Submitted to: Plant and Animal Genome VX Conference Abstracts
Publication Type: Abstract Only
Publication Acceptance Date: 10/1/2004
Publication Date: 1/15/2005
Citation: Kuo, A.Y., Fulton, J.E., Ashwell, C.M. 2005. Using chicken genome sequences to search for new microsatellite biomarkers [abstract]. Plant and Animal Genome XIII. 206.

Interpretive Summary:

Technical Abstract: Microsatellite loci have been used to evaluate associations with economically important traits in commercial poultry populations, but these analyses have been limited by the number of available markers. Specific chromosomal regions located on chicken GGA3, GGAZ, and GGA27 were queried for new microsatellite repeats within a 10 centi-Morgan (cM) interval as defined by the genetic consensus map (www.thearkdb.org). The chicken genome sequence annotations available from the Ensembl and UCSC Genome Browsers were used to determine 50 new putative microsatellite markers per region. Primers were designed for these microsatellites, and amplified by PCR in 8 chicken DNA samples from diverse genetic lines to screen for polymorphism.

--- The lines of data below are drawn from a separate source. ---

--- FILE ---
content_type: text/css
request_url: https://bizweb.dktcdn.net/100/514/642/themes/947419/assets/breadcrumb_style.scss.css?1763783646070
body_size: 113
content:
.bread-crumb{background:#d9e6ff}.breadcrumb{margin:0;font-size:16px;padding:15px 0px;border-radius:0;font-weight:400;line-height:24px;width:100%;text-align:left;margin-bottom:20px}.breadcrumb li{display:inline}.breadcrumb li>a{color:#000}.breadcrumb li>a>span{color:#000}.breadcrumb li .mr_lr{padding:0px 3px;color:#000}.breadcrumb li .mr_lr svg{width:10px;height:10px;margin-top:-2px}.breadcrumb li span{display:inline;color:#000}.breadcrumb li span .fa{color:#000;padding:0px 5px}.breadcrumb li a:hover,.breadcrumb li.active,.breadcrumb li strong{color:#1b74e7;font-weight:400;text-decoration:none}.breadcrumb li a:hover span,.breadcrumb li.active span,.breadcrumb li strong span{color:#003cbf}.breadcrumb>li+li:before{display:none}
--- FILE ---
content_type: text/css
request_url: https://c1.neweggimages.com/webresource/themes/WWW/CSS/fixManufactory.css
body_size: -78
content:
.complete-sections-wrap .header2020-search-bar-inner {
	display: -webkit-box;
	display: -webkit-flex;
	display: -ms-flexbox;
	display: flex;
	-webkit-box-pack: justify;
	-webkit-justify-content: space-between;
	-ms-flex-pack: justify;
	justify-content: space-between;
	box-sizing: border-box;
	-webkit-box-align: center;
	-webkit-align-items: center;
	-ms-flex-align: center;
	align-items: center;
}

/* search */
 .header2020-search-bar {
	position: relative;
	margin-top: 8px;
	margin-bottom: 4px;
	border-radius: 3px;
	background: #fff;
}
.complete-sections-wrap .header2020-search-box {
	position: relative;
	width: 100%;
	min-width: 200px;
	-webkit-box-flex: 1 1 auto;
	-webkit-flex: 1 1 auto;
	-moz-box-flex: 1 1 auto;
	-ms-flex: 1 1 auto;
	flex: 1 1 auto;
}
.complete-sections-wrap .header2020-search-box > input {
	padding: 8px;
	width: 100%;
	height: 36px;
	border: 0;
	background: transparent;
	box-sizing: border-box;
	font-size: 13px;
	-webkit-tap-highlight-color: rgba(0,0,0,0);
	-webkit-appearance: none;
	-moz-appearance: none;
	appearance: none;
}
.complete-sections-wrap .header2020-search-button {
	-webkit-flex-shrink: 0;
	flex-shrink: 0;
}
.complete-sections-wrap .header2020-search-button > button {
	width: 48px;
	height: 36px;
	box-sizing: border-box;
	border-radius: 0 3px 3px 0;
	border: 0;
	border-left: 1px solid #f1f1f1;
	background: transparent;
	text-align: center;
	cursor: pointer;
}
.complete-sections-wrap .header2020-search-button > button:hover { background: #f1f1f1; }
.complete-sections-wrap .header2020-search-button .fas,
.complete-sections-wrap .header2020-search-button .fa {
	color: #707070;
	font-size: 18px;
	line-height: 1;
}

Ten loci per region were selected for further characterization and re-screened using fluorescent primers to confirm polymorphism. The number of base pairs per cM in each of the regions evaluated is 440238, 167419, and 45000, and includes an average of 12, 8, and 3 microsatellites per cM for GGA3, GGAZ and GGA27, respectively. We identified 22, 31, and 9 polymorphisms present in the 10 cM intervals of GGA3, GGAZ, and GGA27, respectively, indicating greater polymorphism content in the macrochromosomes GGA3 and GGAZ than in the microchromosome GGA27. Using the chicken genome to increase marker density can significantly decrease the time to develop new informative microsatellites and allows for ease in targeting specific chromosomal regions. This focused approach will be extremely useful in fine-mapping genome regions where QTL have been detected.